Freeze fracturing of immature vaccinia virions demonstrates that they are composed of only a single lipid membrane. Panel A diagrams how biological membranes split along the center of the bilayer during freeze fracture, yielding two roughly complementary fracture faces. In the case of vaccinia IVs and IMVs, these fracture faces are of course distinctly convex or concave. Deep etching removes a superficial layer of ice (shaded light in the diagram), thereby exposing the immediately adjacent true surfaces of convexly fractured virions. (B) Gallery of IV convex fractures. Regardless of whether they are chemically fixed before freezing or not, IVs display a single fracture face covered with small protuberances called “intramembrane particles” (which presumably represent transmembrane proteins).

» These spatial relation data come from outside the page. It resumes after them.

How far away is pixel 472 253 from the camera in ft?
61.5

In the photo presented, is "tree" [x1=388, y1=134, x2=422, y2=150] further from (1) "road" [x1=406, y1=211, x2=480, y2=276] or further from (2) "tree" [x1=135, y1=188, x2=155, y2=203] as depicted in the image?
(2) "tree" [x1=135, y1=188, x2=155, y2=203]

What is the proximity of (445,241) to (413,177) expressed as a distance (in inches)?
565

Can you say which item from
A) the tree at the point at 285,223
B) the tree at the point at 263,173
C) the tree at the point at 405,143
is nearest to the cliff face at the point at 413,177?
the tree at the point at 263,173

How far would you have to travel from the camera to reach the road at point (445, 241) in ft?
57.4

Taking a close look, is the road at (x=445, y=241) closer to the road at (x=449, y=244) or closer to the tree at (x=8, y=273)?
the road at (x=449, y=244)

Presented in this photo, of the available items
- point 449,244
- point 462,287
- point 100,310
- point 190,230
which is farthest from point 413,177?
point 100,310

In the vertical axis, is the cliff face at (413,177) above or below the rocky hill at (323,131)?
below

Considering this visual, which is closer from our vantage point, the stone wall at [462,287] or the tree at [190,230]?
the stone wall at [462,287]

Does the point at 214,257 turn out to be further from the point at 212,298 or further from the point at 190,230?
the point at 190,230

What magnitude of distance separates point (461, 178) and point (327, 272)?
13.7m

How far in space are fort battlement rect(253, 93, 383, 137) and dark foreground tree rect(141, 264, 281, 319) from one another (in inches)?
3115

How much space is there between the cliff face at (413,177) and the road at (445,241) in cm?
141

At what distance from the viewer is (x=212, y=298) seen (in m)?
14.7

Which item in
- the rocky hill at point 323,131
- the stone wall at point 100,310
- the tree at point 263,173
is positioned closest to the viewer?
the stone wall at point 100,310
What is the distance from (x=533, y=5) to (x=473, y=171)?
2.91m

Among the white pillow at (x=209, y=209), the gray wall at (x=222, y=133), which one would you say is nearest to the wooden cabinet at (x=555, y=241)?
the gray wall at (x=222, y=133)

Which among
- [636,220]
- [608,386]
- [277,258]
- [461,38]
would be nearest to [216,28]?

Clearly visible on each convex fracture is a step up that marks the transition between the fracture face and the true surface of the IV, where its honeycomb lattice is apparent. (C) Gallery of IV concave fractures. As with the convex fractures above, we have never seen any hint of any jump into what might be a second, closely opposed membrane in the IV envelope. Unlike the convex views, concave fracture faces display only a few intramembrane particles, but mostly randomly oriented fibrils or “stubs” of fibrils, typical of the “plastic distortion” that accompanies freeze fracture even at temperatures below −100°C. Bars, 0.1 μm.

Figure 9.

Freeze-fractured IMVs inside infected cells, illustrating that the fracturing properties of IMVs are basically the same as those of IVs in Fig. 8. Convex fractures are above and concave fractures below. Deep etching is to the left and minimal etching is to the right. (Reduced etching has no effect on the appearance of the fracture faces, but obviously eliminates the glimpses of true surface normally seen around the circumferences of convex fractures. Still, these glimpses look just like the surfaces of the whole IMV seen in Fig. 6 A.) Again, IMVs present only one fracture plane in every instance; hence, they too must be surrounded by only one membrane. Bar, 0.1 μm.

Figure 10.

Diagram comparing how lipid droplets are currently thought to form, versus our hypothesis for poxvirus membrane growth. Lipid droplets are thought to form within the membrane of the ER and then bud from it (top). Here, we propose that the crescent-shaped precursors of vaccinia IVs might acquire phospholipids from the ER membrane in a similar manner (bottom). In both cases, an unstable intermediate in the form of a “T-junction” might form transiently, as is thought to occur during all membrane fusion and budding events.